Logging in with only a password, now matter how long and unique you attempt to make that password, will never be enough. A password is what you know; you need to add the second factor of something you have (or something you are) to achieve significant additional security. SMS can famously be intercepted, social engineered, or sim-jacked all too easily. If it’s SMS, it’s not secure, period. So install an authenticator app, and use it, at least for your most important credentials such as your email account and your bank.
Have I mentioned that Discourse added two factor authentication support in version 2.0, and our just released 2.1 adds printed backup codes, too? There are two paths forward: you can talk about the solution, or you can build the solution. I’m trying to do both to the best of my ability. Look for the 2FA auth option in your user preferences on your favorite Discourse instance. It’s there for you.
(This is also a company policy at Discourse; if you work here, you 2FA everything all the time. No other login option exists.)
2) Make all your passwords 11 characters or more.
It’s a long story, but anything under 11 characters is basically the same as having no password at all these days. I personally recommend at least 14 characters, maybe even 16. But this won’t be a problem for you, because…
3) Use a password manager.
If you use a password manager, you can simultaneously avoid the pernicious danger of password re-use and the difficulty of coming up with unique and random passwords all the time.
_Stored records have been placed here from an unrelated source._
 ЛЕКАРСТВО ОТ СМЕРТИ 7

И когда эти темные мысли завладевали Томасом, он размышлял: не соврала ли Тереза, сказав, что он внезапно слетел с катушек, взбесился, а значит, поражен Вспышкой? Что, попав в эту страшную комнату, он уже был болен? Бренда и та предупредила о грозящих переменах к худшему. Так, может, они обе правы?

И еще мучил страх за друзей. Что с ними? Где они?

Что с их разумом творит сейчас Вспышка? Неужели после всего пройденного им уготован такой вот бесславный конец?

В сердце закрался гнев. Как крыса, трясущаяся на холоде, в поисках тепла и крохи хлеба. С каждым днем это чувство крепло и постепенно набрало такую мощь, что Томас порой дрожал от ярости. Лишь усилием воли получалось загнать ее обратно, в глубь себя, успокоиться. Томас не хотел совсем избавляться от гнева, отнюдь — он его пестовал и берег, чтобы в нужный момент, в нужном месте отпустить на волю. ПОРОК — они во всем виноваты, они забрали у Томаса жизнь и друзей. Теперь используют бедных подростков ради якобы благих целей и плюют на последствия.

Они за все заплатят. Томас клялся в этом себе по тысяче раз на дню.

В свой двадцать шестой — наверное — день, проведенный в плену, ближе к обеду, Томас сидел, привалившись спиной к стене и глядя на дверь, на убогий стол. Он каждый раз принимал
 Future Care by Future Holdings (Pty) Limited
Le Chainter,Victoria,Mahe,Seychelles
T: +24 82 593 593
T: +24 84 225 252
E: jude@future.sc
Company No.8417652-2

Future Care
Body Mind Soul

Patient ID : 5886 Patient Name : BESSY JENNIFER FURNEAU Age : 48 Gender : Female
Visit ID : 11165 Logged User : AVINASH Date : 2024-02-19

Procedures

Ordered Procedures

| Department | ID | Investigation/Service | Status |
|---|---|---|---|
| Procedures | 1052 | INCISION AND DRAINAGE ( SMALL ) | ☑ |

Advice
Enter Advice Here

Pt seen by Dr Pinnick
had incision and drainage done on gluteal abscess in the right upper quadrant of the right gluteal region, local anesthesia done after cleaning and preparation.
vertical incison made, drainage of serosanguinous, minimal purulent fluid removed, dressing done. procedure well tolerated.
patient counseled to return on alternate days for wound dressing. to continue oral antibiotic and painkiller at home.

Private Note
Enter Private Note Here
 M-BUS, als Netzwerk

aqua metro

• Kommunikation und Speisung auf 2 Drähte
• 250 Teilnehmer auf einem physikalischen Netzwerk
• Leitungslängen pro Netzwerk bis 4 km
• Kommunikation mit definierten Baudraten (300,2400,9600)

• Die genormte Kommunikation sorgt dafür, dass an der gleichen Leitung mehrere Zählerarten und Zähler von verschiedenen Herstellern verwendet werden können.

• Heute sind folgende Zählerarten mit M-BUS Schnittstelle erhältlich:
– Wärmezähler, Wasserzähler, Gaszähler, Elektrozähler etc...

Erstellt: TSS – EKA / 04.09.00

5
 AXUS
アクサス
It is my hope in the long run that cloud based password management gets deeply built into Android, iOS, OSX, and Windows so that people don’t need to run a weird melange of third party apps to achieve this essential task. Password management is foundational and should not be the province of third parties on principle, because you never outsource a core competency.
Bonus rule! For the particularly at-risk, get and use a U2F key.
In the long term, two factor through an app isn’t quite secure enough due to the very real (and growing) specter of real-time phishing. Authentication apps offer timed keys that expire after a minute or two, but if the attacker can get you to type an authentication key and relay it to the target site fast enough, they can still log in as you. If you need ultimate protection, look into U2F keys.
I believe U2F support is still too immature at the moment, particularly on mobile, for this to be practical for the average person right now. But if you do happen to fall into those groups that will be under attack, you absolutely want to set up U2F keys where you can today. They’re cheap, and the good news is that they literally make phishing impossible at last. Given that Google had 100% company wide success against phishing with U2F, we know this works.
In today’s world, computers are now so omnipresent that there is no longer any such thing as cybersecurity, online security, or computer security – there’s only security. You either have it, or you don’t. If you follow and share these three rules, hopefully you too can have a modicum of security today.